NDP threaten 30 hours of votes on budget bill


The NDP say they will move to delete 200 provisions in the bill to implement the budget, forcing hours of votes in the House of Commons, in an attempt to force the government to break up the massive bill into smaller pieces.
NDP House Leader Nathan Cullen says the party can move to amend the bill when it returns to the House from the finance committee. He says Green Party Leader Elizabeth May could have up to 200 changes to propose, which together would mean 30 hours of voting.
Cullen says the Conservatives have to be careful because they don't have many more MPs than the opposition parties combined.
"We believe these measures to be confidence.
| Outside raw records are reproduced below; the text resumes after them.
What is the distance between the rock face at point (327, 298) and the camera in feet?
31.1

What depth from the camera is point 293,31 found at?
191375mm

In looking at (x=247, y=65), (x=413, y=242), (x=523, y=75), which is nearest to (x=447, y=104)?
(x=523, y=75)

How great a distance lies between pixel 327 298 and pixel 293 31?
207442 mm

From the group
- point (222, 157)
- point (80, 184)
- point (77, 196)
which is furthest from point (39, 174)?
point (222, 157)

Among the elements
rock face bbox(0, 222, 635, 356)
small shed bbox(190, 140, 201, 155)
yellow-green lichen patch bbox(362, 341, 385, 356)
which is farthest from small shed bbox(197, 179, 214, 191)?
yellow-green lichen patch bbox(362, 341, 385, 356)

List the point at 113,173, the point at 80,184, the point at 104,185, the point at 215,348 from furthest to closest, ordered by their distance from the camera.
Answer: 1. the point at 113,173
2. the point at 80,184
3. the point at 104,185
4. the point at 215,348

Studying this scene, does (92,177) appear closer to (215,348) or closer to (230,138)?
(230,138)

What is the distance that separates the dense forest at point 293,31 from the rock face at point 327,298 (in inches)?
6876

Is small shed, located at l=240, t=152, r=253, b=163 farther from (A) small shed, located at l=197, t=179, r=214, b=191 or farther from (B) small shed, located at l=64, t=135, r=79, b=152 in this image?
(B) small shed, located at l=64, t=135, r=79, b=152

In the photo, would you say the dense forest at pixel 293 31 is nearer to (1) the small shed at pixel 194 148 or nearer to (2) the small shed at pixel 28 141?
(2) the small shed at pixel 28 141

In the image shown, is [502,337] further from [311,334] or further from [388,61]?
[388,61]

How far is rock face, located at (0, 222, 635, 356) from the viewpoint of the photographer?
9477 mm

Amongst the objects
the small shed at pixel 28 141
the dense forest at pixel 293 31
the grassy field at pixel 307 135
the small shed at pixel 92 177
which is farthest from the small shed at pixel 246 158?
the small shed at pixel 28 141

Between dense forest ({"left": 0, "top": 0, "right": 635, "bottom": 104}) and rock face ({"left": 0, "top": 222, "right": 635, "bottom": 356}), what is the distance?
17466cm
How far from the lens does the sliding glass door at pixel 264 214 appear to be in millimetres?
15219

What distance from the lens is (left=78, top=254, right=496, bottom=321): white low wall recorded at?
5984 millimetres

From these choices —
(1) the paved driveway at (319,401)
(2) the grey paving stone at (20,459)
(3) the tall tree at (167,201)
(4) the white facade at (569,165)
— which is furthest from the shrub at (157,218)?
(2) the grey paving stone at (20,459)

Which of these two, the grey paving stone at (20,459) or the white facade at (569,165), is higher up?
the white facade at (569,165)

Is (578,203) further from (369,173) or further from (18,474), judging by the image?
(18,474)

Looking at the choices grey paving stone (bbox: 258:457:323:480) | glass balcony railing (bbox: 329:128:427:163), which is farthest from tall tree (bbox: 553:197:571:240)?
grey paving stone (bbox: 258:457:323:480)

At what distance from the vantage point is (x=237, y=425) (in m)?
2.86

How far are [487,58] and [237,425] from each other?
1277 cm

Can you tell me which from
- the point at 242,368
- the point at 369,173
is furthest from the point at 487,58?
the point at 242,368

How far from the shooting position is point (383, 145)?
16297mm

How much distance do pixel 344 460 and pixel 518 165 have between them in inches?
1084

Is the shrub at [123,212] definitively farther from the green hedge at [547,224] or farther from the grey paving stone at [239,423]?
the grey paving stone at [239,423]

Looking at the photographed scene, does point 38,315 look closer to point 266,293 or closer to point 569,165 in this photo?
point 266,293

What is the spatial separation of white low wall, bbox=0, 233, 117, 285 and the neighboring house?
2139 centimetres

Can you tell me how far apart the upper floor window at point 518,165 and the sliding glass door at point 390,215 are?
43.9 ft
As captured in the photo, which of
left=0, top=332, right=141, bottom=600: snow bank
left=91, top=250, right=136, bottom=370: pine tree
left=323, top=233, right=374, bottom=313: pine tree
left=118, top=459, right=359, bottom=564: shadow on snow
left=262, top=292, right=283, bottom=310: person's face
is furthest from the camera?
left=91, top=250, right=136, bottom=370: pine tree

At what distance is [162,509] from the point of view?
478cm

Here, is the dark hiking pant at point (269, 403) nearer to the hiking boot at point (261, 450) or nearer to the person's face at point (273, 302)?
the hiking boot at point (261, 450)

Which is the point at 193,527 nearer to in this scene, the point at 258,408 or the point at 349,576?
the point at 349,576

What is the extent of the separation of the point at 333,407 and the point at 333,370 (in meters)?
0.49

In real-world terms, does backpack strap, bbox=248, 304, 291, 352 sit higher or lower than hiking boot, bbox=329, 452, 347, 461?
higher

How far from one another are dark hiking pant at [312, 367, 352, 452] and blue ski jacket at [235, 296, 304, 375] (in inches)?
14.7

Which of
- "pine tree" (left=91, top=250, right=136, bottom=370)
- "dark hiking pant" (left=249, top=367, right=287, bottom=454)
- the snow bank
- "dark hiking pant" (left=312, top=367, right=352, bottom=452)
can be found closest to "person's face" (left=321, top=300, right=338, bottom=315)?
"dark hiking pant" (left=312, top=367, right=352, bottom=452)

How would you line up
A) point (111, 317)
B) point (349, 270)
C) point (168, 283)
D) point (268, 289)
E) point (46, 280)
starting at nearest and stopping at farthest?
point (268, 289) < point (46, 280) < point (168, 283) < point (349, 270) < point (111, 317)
If the votes go on for hours and hours, perhaps days, the government has to get every single vote right. They can't screw one up. They can't have members falling asleep, going home and not coming back for votes, missing votes," he said.
"This is why this whole process is wrong. This is why these bills should have been standalone items. Because if a change to the Employment Insurance Act failed, the government obviously doesn't fail. If a Fisheries Act change fails, the government doesn't fail. But making it all into a budget implementation act, the government's put themselves at risk and painted themselves into a corner."
Votes on budget issues are considered confidence matters, which could bring down the government and force an election.
The budget implementation bill is more than 400 pages and it seeks to repeal several laws, amend dozens of them and implement a new environmental assessment regime.